Many researchers believe such things as spelling errors, poor grammar, oblique organization, and ugly formatting will be ignored in light of the brilliance of the intellectual content of the grant. Nothing could be further from the truth. Sloppy writing suggests that the applicant is unable or unwilling to pay attention to details, which is not a characteristic of a successful scientist. Reviewers who are confused and frustrated by slapdash writing will be unlikely to offer a favorable score.
It is absolutely essential that grants be formatted and packaged in accordance with the criteria of the funding agency. Page count, margin width, header and footer content, font, font size, and other formal elements are often dictated by the funding agency, and any deviation usually results in flat-out rejection of the grant. Within these constraints, however, grant writers have considerable power to shape their documents. In general, prose style should be unadorned, and unnecessary technical language should be avoided. Abbreviations should be used judiciously; they may save space, but overuse can make documents unreadable. Subheadings should be used to guide the reader. Whenever possible, figures should be used to clarify concepts and to visually break up the page. Attractive design elements such as uniform formats for tables and figures can add visual appeal and lend the grant a sense of cohesiveness. It is useful to create “road maps” in the introductory paragraphs of each section that outline the content that follows. For example, the first paragraph in the Background and Significance section (see below) might end with, “In this section, we review (1) the epidemiology of hypertension, (2) the pathophysiology of hypertension, (3) other medical consequences of hypertension, (4) the clinical treatment of hypertension, (5) the genetics of hypertension, and (6) implications for the proposed research.” Finally, correct spelling, grammar, and punctuation are obligatory.
The Structure of a Research Grant
For the NIH scientist, the most important sections of a grant include the following:
Budget for the initial period
Budget for a 5-year period
Introduction (for revised or supplemental applications only)
— Specific aims
— Background and significance
— Preliminary studies/progress report
— Research design and methods
— Use of human subjects
— Use of vertebrate animals
— Literature cited
— Data sharing plan
There are also many administrative forms that must be included from the applicant’s institution (eg, face page, checklist), but the sections listed above are the most time intensive to prepare. It is important for the applicant to read the instructions carefully and to check with his or her grants and contracts officer to resolve any administrative issues early in the preparation process.
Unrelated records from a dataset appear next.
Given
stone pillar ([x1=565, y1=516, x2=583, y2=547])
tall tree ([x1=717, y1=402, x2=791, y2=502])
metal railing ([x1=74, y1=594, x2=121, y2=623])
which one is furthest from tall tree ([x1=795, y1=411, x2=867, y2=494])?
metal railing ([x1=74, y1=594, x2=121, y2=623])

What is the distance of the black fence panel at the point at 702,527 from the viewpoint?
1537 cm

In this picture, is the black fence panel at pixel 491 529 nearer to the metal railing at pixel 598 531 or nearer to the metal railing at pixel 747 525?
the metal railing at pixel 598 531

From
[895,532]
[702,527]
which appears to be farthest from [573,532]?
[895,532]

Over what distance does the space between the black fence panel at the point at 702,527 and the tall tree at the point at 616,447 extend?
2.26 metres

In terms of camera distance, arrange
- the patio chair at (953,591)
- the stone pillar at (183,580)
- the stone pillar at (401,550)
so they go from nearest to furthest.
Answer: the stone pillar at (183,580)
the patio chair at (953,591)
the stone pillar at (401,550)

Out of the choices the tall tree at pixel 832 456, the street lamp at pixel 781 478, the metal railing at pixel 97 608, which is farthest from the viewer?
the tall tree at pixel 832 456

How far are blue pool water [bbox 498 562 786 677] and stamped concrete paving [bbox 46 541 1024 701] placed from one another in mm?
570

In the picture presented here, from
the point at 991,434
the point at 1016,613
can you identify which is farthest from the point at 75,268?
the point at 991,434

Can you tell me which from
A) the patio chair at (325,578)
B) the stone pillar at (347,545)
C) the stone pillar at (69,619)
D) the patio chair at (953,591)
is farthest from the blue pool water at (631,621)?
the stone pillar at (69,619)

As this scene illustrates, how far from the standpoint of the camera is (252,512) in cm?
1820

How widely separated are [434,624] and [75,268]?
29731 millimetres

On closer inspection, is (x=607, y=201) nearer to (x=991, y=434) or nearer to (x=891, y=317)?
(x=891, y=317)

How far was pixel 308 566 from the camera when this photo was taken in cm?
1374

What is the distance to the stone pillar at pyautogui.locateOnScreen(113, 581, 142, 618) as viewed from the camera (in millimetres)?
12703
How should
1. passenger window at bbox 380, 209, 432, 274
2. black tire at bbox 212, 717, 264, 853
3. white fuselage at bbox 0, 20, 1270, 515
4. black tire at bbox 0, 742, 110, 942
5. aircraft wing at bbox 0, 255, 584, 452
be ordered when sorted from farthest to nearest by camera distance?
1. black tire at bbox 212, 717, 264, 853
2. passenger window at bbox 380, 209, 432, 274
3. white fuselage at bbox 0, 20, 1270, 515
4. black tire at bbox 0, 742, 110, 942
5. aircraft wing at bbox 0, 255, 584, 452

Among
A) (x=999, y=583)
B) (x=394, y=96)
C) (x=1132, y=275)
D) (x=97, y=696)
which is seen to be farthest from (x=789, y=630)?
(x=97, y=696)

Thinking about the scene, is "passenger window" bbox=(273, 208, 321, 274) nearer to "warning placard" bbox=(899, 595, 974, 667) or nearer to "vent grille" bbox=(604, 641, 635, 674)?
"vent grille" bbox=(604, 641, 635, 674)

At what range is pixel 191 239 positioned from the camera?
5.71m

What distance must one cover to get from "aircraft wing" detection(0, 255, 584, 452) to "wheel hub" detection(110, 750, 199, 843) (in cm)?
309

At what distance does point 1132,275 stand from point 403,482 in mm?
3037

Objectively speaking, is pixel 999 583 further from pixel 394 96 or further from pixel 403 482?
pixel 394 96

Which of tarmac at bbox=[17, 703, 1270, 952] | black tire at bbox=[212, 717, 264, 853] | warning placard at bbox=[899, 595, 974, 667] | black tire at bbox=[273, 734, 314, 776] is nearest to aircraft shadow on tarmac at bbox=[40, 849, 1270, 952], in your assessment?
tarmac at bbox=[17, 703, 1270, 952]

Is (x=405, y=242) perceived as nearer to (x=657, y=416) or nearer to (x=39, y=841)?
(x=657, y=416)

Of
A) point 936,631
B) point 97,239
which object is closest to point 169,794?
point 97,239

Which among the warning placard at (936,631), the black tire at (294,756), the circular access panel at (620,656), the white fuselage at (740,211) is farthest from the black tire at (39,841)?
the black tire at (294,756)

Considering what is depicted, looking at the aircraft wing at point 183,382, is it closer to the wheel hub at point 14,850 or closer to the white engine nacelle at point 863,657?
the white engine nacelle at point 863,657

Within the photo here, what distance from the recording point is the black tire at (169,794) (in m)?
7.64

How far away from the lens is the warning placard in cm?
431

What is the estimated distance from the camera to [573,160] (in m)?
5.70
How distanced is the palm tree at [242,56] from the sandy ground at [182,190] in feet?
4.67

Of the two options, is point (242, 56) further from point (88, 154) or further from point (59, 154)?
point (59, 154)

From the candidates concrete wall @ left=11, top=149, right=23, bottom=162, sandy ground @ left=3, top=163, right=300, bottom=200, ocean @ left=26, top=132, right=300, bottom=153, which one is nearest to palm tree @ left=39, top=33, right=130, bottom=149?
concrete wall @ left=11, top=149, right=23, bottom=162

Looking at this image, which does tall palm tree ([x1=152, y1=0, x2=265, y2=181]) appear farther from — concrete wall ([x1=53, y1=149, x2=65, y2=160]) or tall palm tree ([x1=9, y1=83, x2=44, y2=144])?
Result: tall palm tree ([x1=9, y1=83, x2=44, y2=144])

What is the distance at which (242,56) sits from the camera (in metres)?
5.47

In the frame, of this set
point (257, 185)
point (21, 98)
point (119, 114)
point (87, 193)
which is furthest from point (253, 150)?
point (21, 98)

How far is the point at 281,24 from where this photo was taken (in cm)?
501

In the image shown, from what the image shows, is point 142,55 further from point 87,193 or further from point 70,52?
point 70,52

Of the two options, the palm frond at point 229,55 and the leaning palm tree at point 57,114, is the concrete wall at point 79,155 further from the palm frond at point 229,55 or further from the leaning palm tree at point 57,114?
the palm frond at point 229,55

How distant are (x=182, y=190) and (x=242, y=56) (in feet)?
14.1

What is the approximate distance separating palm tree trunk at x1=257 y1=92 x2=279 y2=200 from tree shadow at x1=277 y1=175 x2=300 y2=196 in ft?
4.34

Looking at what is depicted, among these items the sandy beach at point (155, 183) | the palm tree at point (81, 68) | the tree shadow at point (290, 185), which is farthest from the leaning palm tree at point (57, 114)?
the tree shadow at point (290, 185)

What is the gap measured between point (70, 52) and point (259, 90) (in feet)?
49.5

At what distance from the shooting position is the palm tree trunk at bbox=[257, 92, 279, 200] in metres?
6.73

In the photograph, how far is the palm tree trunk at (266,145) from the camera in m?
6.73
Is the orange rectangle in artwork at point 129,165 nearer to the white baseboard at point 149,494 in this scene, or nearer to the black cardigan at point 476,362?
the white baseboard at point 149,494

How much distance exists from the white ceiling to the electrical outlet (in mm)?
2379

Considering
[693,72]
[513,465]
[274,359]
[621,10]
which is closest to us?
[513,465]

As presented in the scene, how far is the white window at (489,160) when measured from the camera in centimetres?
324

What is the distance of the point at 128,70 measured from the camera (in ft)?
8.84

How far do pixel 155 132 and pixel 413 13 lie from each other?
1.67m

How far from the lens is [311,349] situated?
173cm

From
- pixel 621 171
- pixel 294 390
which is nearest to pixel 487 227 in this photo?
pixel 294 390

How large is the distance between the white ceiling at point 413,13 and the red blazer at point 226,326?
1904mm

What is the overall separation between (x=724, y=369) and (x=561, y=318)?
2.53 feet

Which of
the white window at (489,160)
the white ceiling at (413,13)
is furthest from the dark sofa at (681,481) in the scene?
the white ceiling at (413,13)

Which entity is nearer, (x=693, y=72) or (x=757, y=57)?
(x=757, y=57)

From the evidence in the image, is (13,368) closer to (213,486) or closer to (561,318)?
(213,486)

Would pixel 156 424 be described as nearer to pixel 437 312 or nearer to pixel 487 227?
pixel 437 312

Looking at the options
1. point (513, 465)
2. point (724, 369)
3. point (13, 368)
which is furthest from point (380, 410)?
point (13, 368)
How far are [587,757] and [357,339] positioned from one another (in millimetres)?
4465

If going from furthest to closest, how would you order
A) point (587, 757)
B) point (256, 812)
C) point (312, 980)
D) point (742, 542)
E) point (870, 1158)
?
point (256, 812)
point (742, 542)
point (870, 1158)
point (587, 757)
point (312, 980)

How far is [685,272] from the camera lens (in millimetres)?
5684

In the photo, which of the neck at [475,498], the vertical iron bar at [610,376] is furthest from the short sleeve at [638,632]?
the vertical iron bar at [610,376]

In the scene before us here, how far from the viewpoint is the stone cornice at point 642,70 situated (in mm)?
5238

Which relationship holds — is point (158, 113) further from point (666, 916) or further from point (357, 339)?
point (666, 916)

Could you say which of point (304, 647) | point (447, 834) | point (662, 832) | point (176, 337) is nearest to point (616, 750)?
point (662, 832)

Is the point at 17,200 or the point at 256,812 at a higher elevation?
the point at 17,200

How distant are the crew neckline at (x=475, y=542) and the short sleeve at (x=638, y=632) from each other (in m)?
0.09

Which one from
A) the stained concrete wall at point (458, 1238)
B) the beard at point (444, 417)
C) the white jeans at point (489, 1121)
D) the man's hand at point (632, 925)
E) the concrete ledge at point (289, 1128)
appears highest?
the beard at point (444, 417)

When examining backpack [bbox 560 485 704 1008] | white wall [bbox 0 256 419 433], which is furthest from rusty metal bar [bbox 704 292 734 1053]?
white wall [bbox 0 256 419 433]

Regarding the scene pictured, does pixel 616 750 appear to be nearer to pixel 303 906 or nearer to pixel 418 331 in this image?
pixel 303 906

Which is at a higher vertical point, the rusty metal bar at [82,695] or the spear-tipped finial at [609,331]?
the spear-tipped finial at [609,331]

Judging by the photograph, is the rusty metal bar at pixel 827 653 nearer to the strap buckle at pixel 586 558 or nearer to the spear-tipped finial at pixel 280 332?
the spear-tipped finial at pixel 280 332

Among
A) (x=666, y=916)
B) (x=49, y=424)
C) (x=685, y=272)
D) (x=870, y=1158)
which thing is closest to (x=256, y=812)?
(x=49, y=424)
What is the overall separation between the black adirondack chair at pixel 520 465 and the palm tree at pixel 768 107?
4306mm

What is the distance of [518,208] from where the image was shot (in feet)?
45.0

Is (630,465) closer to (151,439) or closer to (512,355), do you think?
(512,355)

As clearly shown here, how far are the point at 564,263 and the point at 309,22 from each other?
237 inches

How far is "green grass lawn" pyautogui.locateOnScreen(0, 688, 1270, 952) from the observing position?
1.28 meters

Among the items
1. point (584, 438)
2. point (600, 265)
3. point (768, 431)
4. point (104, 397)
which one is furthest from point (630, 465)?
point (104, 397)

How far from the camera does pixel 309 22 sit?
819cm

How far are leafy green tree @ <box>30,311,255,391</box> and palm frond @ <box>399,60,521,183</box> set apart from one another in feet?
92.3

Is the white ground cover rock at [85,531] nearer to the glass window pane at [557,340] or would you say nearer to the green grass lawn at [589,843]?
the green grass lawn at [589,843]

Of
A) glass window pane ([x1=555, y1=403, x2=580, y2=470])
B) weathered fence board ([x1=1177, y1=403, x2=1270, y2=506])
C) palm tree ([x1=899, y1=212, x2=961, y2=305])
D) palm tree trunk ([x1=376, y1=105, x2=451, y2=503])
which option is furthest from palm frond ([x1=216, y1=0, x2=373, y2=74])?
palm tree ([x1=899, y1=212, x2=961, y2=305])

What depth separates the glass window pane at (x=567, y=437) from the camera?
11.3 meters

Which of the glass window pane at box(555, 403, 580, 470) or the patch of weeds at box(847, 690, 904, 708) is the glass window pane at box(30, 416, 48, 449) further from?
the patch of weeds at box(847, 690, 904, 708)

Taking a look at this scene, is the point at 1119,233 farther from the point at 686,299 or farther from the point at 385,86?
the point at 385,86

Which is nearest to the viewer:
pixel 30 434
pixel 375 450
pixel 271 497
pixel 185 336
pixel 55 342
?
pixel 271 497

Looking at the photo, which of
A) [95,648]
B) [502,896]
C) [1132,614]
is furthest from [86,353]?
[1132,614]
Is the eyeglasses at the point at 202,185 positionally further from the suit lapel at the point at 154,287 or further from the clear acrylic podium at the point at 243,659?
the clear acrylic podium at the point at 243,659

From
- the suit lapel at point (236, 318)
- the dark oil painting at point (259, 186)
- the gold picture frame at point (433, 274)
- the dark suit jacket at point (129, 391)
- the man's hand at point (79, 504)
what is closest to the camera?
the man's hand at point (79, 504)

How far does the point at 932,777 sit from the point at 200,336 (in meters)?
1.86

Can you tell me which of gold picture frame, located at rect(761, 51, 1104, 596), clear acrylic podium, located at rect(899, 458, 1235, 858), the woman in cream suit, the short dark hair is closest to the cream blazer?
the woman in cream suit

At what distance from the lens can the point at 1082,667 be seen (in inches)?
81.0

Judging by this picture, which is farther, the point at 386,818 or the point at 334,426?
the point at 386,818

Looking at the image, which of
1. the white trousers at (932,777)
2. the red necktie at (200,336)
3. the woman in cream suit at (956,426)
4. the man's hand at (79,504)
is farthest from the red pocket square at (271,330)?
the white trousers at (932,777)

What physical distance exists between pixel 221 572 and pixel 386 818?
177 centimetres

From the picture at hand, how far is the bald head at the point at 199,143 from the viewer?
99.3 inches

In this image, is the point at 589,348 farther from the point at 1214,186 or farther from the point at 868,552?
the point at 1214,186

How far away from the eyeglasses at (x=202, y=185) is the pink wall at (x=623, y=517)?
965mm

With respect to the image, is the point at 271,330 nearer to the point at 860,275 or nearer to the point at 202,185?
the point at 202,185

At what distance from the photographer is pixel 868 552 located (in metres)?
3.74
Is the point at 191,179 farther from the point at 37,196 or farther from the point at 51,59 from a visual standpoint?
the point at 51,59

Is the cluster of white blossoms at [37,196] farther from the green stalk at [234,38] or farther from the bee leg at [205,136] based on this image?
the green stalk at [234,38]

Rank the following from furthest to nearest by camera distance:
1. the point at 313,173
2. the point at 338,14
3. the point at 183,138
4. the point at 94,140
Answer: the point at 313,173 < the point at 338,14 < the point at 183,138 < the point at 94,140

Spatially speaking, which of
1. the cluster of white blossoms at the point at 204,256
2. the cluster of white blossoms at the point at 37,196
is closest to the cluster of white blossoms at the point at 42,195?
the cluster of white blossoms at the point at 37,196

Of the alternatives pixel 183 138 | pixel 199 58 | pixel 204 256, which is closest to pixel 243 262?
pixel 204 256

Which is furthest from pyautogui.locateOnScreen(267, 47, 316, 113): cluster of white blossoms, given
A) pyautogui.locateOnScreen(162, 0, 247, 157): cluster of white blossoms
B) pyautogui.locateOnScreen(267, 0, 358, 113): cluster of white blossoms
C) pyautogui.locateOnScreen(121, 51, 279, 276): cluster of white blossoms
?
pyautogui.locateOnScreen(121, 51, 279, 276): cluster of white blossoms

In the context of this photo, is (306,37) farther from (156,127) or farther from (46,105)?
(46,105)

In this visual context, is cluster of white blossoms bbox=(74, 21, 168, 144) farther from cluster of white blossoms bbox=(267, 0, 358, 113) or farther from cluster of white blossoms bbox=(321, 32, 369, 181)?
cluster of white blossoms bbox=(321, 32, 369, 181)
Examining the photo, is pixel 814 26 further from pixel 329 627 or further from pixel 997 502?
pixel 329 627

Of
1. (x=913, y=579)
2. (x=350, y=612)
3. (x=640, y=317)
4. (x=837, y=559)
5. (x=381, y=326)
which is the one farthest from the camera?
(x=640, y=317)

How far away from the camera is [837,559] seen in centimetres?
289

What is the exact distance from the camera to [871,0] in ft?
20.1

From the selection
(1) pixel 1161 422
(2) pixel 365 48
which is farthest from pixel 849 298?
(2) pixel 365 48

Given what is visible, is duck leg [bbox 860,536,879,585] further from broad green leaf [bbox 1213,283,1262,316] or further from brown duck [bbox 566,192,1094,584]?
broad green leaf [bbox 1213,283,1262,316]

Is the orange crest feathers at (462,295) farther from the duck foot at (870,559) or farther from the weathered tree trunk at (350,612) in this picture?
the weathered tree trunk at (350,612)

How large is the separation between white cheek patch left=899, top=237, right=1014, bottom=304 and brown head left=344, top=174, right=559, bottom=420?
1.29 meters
Below, I discuss those sections that will likely have the most persuasive force in the grant application.
The abstract and specific aims (described below) sections, two of the most important components of any grant application, must provide a cohesive framework for the application. The abstract provides an outline of the proposed research for the funding agency and the reviewers. Despite the fact that the abstract comes before the research plan in the physical document and is probably read before the other parts of the grant, it is usually written after the research plan is completed. The reason for this should be obvious: It is easier to create an accurate miniature version of the research plan after the hard work of developing the plan and committing it to words is finished. The abstract should include a rationale statement (ie, the “knowledge gap” the research intends to fill), the research question, the overall hypotheses to be tested, a description of the study population and methods (recruitment, clinical, laboratory, statistical, etc), and a summary of the specific aims. The final statement in the abstract should indicate how the proposed research will advance knowledge and practice in the discipline. In addition to providing a summary of the grant for reviewers, the abstract will be used by the funding agency to decide which group of reviewers is best suited to assess the grant. NIH grant abstracts are also uploaded into Computer Retrieval of Information on Scientific Projects, a searchable database that provides scientists the ability to search for scientific concepts and emerging methods or to identify specific grants and/or principal investigators.
In an NIH grant, the specific aims are the practical extensions of the research question and hypotheses; they break the work necessary to test the hypotheses into conceptual, goal-oriented chunks. The entire specific aims section should generally be no more than 1 page and should begin with (1) a brief introduction that underscores the importance of the proposed research (ie, the overall rationale), (2) a brief summary of recent findings and the current research front, and (3) the problem that the proposed research will address. For example, a grant that proposes to identify the genetic determinants of left ventricular hypertrophy might begin with the following elements: “(1) Left ventricular hypertrophy is a common condition associated with cardiovascular morbidity and mortality …, (2) we and others have shown that left ventricular hypertrophy is, in part, genetically determined, and (3) we anticipate that our research will identify genetic variants that play clinically significant roles in left ventricular hypertrophy. Such knowledge may suggest novel pathways to be explored as targets for preventive or therapeutic interventions.”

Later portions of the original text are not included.